## GOAL:
Write out all of the material below again, requests included, but leave out the pictures. In the answers only, raise every number by 141, both the point coordinates and the distance in centimeters.

## PROVIDED INFORMATION:
◇ ◇ ◇

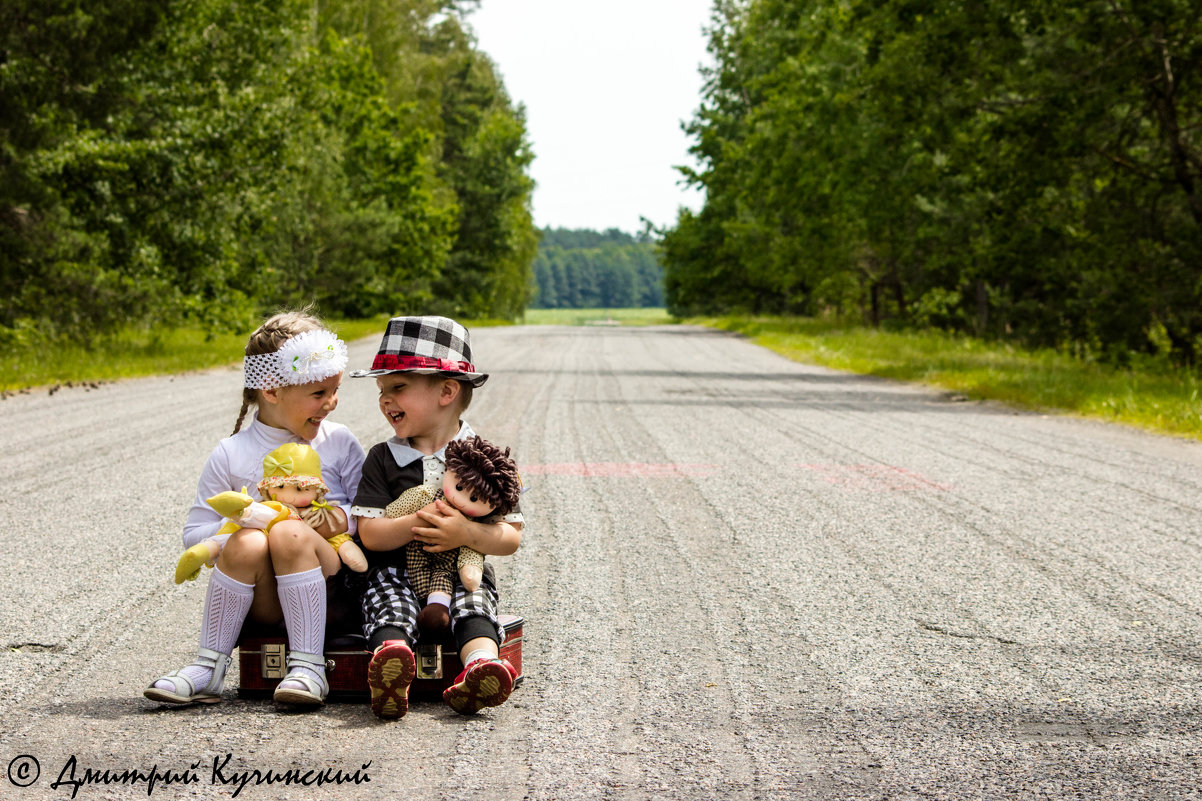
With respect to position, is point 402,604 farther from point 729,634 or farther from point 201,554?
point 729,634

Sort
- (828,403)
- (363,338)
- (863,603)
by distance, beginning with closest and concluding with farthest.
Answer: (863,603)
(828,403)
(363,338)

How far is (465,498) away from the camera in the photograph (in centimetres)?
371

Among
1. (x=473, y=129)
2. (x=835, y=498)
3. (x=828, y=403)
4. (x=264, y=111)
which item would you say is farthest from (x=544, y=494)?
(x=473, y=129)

◇ ◇ ◇

## RESULT OF THIS TASK:
With respect to position, is point 402,604 farther from point 729,634 or farther from point 201,554?
point 870,775

Sort
- (828,403)
- (363,338)
- (863,603)
by distance, beginning with closest and concluding with farthest.
Answer: (1004,744)
(969,544)
(504,479)

How far is (465,498) away from the camera in the photograph (in centimetres)?
512

Among
1. (x=473, y=129)
2. (x=835, y=498)
3. (x=828, y=403)
4. (x=264, y=111)
which item would you say is farthest from (x=544, y=494)?
(x=614, y=270)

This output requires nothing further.